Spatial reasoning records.
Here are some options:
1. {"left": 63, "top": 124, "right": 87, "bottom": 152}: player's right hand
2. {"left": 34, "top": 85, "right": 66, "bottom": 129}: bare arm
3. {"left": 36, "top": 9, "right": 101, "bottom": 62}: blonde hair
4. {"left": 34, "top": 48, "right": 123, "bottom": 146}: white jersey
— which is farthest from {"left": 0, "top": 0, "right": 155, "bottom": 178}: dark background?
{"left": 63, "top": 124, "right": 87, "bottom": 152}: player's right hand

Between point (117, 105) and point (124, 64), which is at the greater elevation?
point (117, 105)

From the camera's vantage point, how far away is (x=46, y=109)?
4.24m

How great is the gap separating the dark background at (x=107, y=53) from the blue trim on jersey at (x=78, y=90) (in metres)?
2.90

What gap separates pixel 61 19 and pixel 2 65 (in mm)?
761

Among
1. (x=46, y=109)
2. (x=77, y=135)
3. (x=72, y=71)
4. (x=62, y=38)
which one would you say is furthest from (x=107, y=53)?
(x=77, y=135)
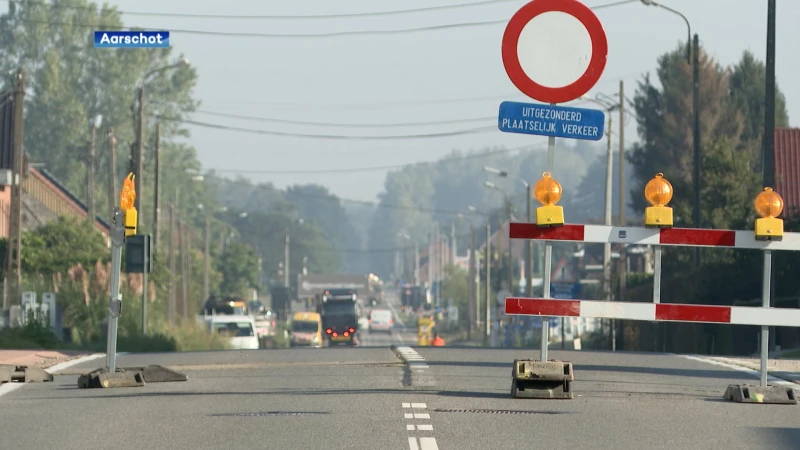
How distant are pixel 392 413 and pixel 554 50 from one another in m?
3.28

AIM. Return verbatim everything in the records from the line containing "How great is" down to the end of the records, including both ends. Omit the pictures from your answer.

OUTPUT.
How great is the gap separating the dark background at (x=107, y=53) from the blue trim on jersey at (x=78, y=90) (in metres)?
2.90

What gap separates pixel 61 19 and pixel 2 65 (in mm)?
761

Among
1. (x=46, y=109)
2. (x=77, y=135)
3. (x=72, y=71)
4. (x=62, y=38)
which one would you say is furthest from (x=107, y=53)?
(x=77, y=135)
How distant are pixel 392 413 and pixel 554 50 from one another in m?
3.28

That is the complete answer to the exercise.